When pressed down it move the mixture control plunger down , released and pops up , when using this l noticed on my carb
markings that lined up, these markings are 4/32 apart. Now with same tool put short end over idle air bleed, pressing down it should contact top of air bleed. Doing these steps should get the carb close , the OTC tool you bought will help to finalize
Sorry for long post if you already knew this stuff, but it might help someone else.
I started writing last post awhile ago , was checking facts.
Glad you like the OTC
ln answer to your question yes , you nailed it, now adjust the tps and you should be good
Did the little rod which presses on top of tps, that is moved by accelerator pump lever , fall out when putting carb top back on?
In regards to the MCS plunger travel, I used the baseline setting (number of turns down), but I did confirm that the travel was correct - was able to use the vernier portion of my caliper to fit down the vent hole there, as it just barely fit down, but it worked great!
Yeah, the plunger is in there - so the TPS might need adjustment - I have to look and see if the adjustment screw is uncovered or not...I know that plug is a major pain to get out.
So after thinking some more about the tps reading , if the adjustment screw cover is still on ,
there are a couple of reason for a high reading . Bad tps, stuck tps or frayed wiring.
The OTC tool will work with motor off, ignition on. For such a high reading the tps would have to be almost all the way
It looks like it's been removed for me - of course I only have basically one shot that shows it.

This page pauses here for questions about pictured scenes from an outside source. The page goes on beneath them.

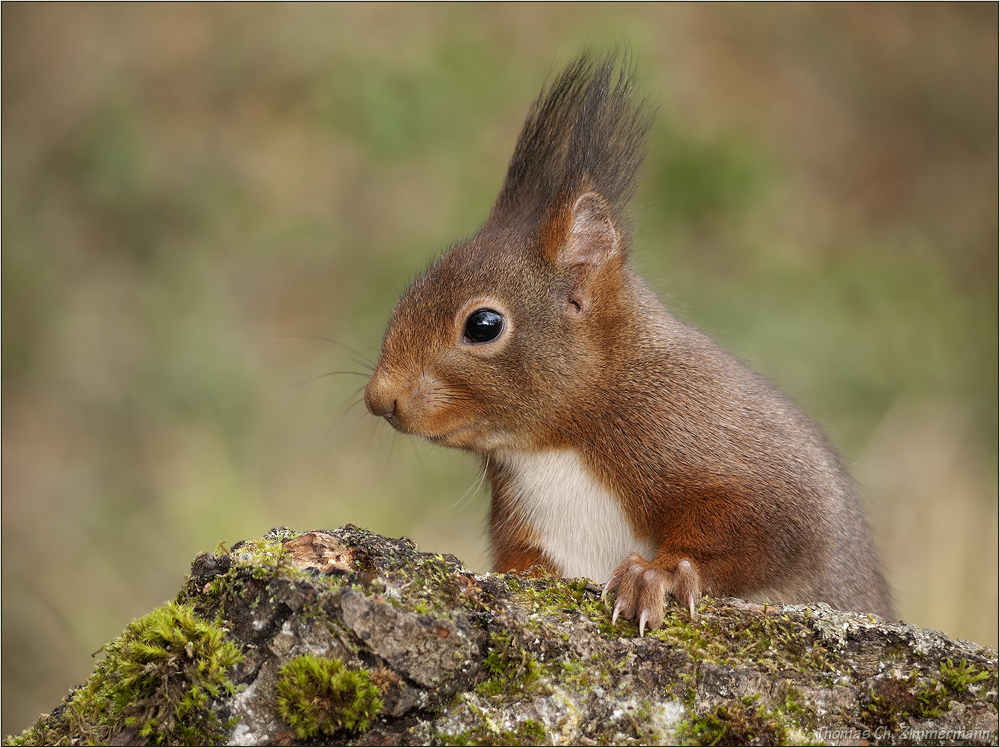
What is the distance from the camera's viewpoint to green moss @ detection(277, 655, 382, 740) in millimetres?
2352

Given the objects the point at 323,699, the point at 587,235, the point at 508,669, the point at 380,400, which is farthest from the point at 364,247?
the point at 323,699

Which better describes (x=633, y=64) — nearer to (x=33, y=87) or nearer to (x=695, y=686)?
(x=695, y=686)

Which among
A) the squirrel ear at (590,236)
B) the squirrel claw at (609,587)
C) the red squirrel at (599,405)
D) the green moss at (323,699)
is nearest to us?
the green moss at (323,699)

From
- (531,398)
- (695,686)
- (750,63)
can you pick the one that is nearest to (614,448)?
(531,398)

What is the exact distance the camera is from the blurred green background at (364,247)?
7918mm

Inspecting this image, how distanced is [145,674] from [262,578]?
0.37 meters

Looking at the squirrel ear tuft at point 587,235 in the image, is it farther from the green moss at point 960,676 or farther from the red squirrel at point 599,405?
the green moss at point 960,676

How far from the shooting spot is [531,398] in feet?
12.9

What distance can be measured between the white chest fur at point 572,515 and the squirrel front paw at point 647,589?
625 millimetres

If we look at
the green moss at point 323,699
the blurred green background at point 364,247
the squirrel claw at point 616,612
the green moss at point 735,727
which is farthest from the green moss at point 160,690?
the blurred green background at point 364,247

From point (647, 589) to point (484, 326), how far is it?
1.51m

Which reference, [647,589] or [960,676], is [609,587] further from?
[960,676]

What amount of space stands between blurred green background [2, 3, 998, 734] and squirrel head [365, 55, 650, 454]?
3839 millimetres

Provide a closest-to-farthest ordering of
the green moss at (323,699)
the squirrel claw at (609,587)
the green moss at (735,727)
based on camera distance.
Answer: the green moss at (323,699), the green moss at (735,727), the squirrel claw at (609,587)
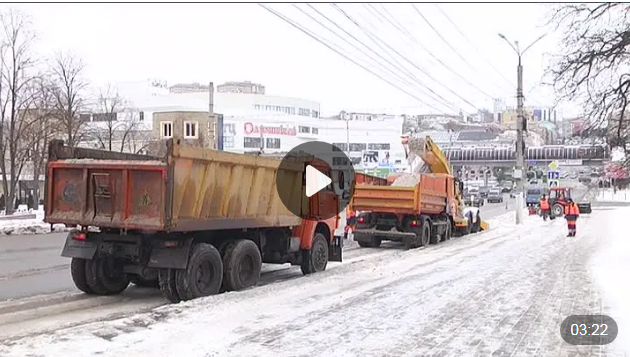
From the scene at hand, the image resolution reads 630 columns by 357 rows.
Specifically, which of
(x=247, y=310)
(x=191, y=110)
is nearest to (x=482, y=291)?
(x=247, y=310)

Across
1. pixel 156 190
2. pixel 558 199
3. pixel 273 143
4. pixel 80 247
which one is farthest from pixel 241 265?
pixel 273 143

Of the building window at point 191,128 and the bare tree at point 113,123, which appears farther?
the building window at point 191,128

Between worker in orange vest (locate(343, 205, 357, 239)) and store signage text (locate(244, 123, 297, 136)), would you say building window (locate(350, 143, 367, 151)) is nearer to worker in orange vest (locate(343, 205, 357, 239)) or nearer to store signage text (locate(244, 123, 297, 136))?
store signage text (locate(244, 123, 297, 136))

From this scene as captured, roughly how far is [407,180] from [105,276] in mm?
11106

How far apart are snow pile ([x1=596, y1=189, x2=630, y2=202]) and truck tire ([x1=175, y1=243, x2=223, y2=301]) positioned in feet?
223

I remember that being an absolute bitch and a half to align up to re-install the air horn, but if the upper rod that touches the TPS plunger was misaligned, I couldn't reinstall the air horn (I couldn't get the roll pin out of the accelerator pump arm up top, so I kind of had to pivot it around the linkage and then set it down that way - it was a bit of a pain, but eventually it worked, as long as the rod was on top of the plunger.
But looks like it's been removed - what is the process for adjustment?
Since I think my curb idle is properly set to 700 RPM, I should be able to set the voltage with the engine off.